# My first pig



## triton63 (Nov 17, 2016)

My parents have a pig infestation and I finally got a chance to get to south Georgia to check them out.  Saw a bunch, heard a lot more but only had one that presented a shot.  Very thick woods.  Pigs squealing and grunting all morning and evening but just far enough away in the brush that you can't see them.  Anyway, should be some good sausage when Dean's in Pavo, GA finishes processing it.  This one is only 138 lbs but I am still excited to finally get one. 

First is of the pig.  Second is a pic taken after dark with lots of pigs at the base of my tree.  Had to run them off to come down.


----------



## GA native (Nov 17, 2016)

I get the feeling that it is the first of many.


----------



## georgia_home (Nov 17, 2016)

If it's thick with hogs and the brush, with short shots, get your self something a little quicker to shoot.

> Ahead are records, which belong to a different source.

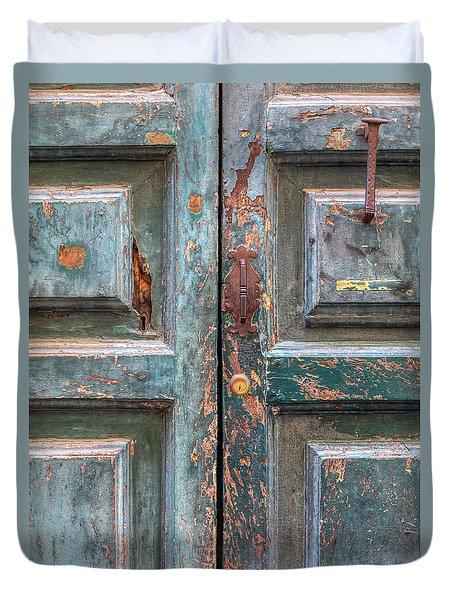 Weathered Rustic Green Door Of Cortona Duvet Cover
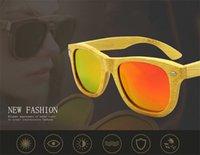 espejo de bambú enmarcado al por mayor-20 UNIDS Polarizado Marco Hecho A Mano Retro De Madera De Madera Gafas de sol de bambú Hombres Gafas de sol de bambú Mujeres Diseño de Marca Espejo de Oro Gafas de Sol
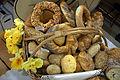 Brotstand auf einem beskidischen Ostermarkt 2015.jpg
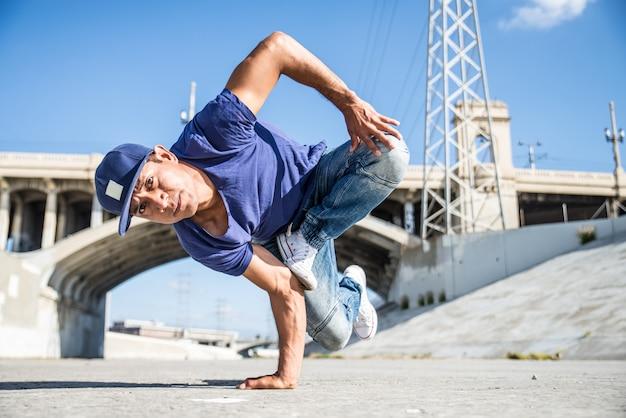 Breakdancers che eseguono trucchi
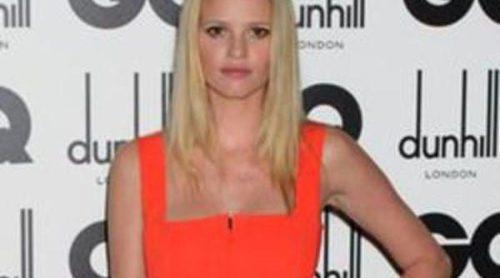Lara Stone repite como imagen de Calvin Klein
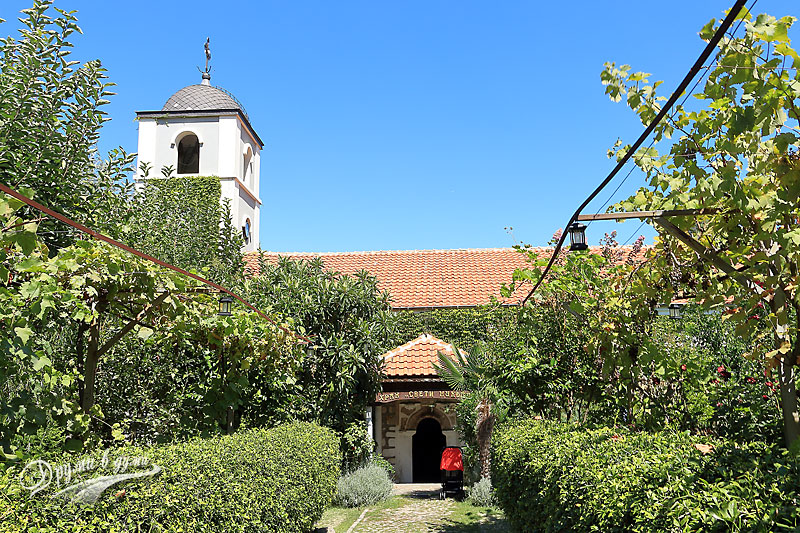 Черноморец: църквата Св. Николай Чудотворец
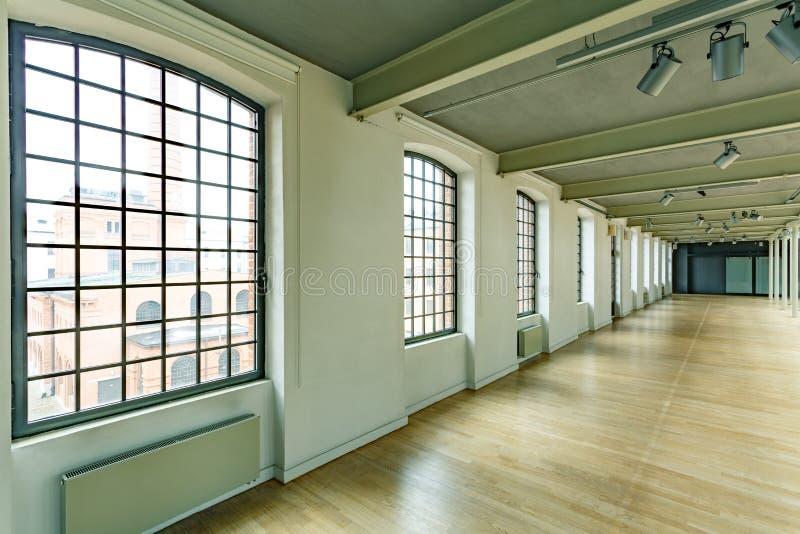 Industriellt lager med fönster arkivfoton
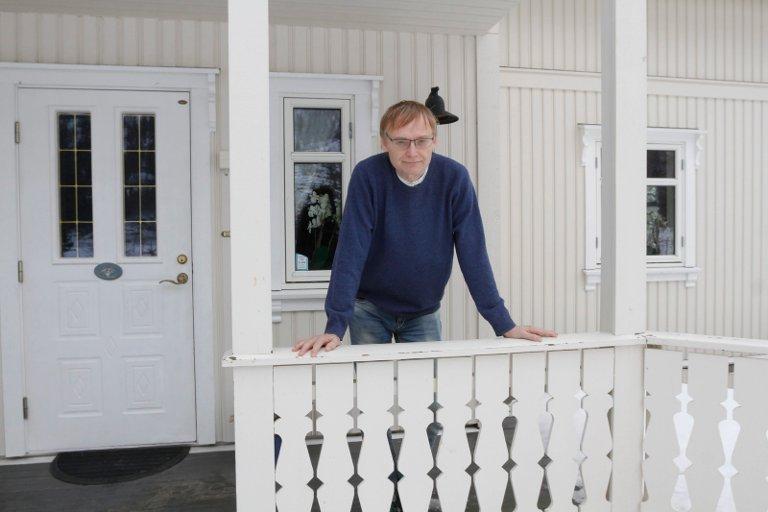 IKKE GJENNOMFØRBART: Øyvind Rømo påpeker at det ikke er gjennomførbart å sperre inne personer i risikogrupper. Foto: Per Vikan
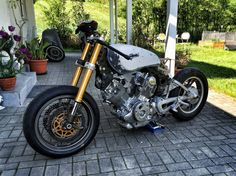 Yamaha Virago XV750 Cafe Racer -> ready to race (nearly)
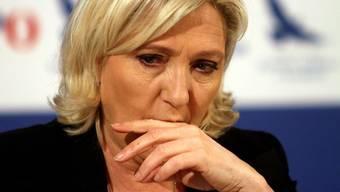 """Frankreichs Rechtspopulistin Marine Le Pen wurde von einem EU-Gericht zur Rückzahlung von 300'000 Euro an das Europaparlament verurteilt. Le Pen sieht darin eine """"politisch motivierte Stinkbombe"""". (Archivbild)"""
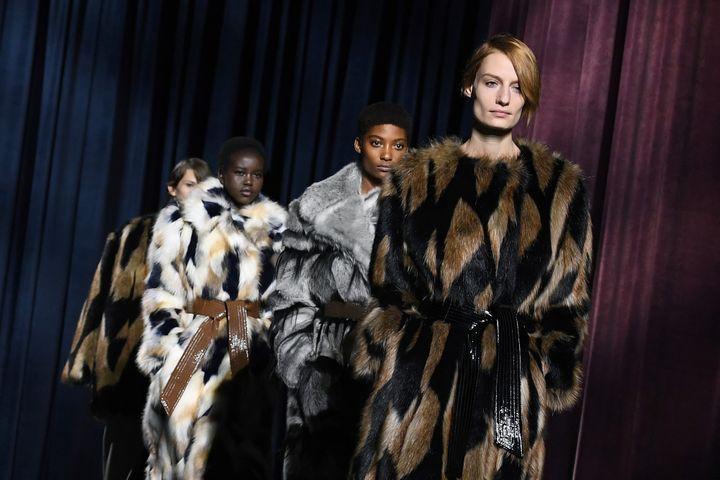 Manteaux en fausse fourrure Givenchy, mars 2018  (ALAIN JOCARD / AFP)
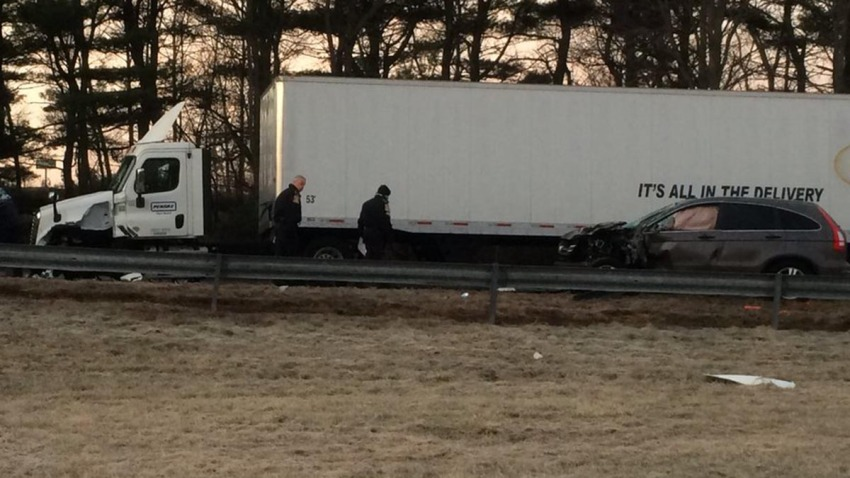 Crash on Interstate 691 in Meriden Dec 4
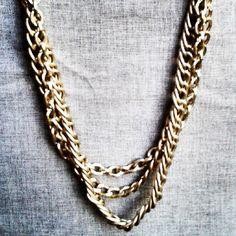 Los collares de cadenas, cortos y largos de una o varias vueltas y dorado / oro viejo, son perfectos para un total look negro #necklace _chains #goldplated #oldgold #totallook #party #christmas Chain, Closet, Jewelry, Fashion, Chains, Gold, Moda, Armoire, Jewlery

Maybe something like a semi shotgun or rifle will give faster follow-up shots. Maybe get down there in them, ground hunt. You may be able to get multiples in a sitting.

Good luck.


----------



## lastofthebreed (Nov 18, 2016)

Congratulations!  Nice pig!


----------



## ppdaazn (Nov 19, 2016)

ive never kill one before. if you parents would like some help getting rid of a few pigs i volunteer!!!


----------



## mattech (Nov 19, 2016)

Congrats


----------



## bfriendly (Nov 24, 2016)

No doubt you were feeling the RUSH that night! Way to get one! 
If the hogs are being a real nuisance and causing crop damage or anything of that sort...........then you really need to kill as many as you can. If they are just a hunting and harvesting opp, then one at a time is perfect!


----------



## frankwright (Nov 24, 2016)

If you start killing and eating wild pigs you will get to where you don't care as much about deer hunting!


----------



## Living Proof (Nov 24, 2016)

Triton ol' buddy, where you been? Long time no see, how is mom and dad? Can I go with you next time, LOL. nice pig!


----------



## triton63 (Nov 28, 2016)

I'm heading back later this week to try for another one.  The first one is ready for pick up at the processor's.  Looking forward to trying the sausage.  I'll let my parents and my uncle know we have plenty of volunteers to take out the hogs if they decide they want them gone!  Thanks for all the offers!


----------



## stiles1682 (Dec 4, 2016)

FYI, you CAN shoot those hogs at night. With a light too!


----------



## OptimumShine (Dec 5, 2016)

Add me to the list. I am in Thomasville and would love to come take some sausage and Boston butt off their hands


----------



## kmckinnie (Dec 5, 2016)

Congrats


----------